In one of the few articles targeting explicitly the influence of the shape of the artificial object, Sahari et al. compare the attachment of E. coli via a poly-L-lysine layer to PS microparticles, employing not only the initial spherical particles, but also ellipsoids, barrels, and prolate spheroids (Sahari et al., 2012) that have been obtained from the initial spheres by embedding them into a film and subsequent stretching. Since the size of the particle was about five times the bacteria size and up to six bacteria were attached to each microparticle, there was no significant effect on the speed, but the directionality of the BacterialMicrosystem was increased for elongated particle shapes in comparison to spheres.

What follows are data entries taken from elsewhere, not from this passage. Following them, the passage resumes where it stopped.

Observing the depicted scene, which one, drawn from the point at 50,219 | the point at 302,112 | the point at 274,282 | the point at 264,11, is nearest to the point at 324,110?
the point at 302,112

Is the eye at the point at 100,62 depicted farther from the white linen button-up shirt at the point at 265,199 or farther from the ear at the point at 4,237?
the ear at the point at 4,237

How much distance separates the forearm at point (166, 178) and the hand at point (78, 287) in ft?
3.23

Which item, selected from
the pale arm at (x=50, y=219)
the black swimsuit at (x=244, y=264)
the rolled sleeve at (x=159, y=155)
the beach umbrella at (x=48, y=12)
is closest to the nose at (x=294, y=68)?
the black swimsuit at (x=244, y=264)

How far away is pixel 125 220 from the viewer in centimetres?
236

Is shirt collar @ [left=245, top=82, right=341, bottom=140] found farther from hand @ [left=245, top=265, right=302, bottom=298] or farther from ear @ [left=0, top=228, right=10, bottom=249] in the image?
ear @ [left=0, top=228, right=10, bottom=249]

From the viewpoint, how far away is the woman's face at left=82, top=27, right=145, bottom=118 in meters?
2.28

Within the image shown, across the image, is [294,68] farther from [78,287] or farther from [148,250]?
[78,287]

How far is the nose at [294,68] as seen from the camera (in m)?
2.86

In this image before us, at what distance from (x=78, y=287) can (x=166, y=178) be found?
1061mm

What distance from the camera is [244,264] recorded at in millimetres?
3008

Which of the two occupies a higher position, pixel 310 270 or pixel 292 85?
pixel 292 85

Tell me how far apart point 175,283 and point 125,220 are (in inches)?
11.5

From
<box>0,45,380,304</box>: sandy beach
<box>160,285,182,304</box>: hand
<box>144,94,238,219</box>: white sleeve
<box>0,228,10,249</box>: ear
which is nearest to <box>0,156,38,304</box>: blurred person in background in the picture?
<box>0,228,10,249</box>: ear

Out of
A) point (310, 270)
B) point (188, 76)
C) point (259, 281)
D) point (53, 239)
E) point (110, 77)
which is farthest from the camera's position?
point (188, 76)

The geometrical restriction of bacterial attachment can be achieved through different strategies: the earliest approach led to a BacterialMicrosystem and was presented by Behkam and Sitti. As mentioned in section Attachment Strategies via Physical Synergies, S. marcescens attach unselectively to surfaces, but avoid areas that are covered with a certain surfactant molecule (Pluronic®) (Behkam and Sitti, 2008). The authors treated Pluronic covered PS beads with a plasma to achieve a covered and a bare hemisphere and studied the attachment of the bacteria to the Pluronic free hemisphere. They found that the speed is ~28 μm/s for the patterned beads, compared to 14 μm/s for totally bacteria covered spheres. This trend can be explained by the cancelation of propulsion forces generated by attached bacteria on opposite sides of the beads, which is largely suppressed by patterning. A correlation of the speed of patterned beads with the number of attached bacteria distinguished the individual contribution of each bacterium to the dynamics of the motile system.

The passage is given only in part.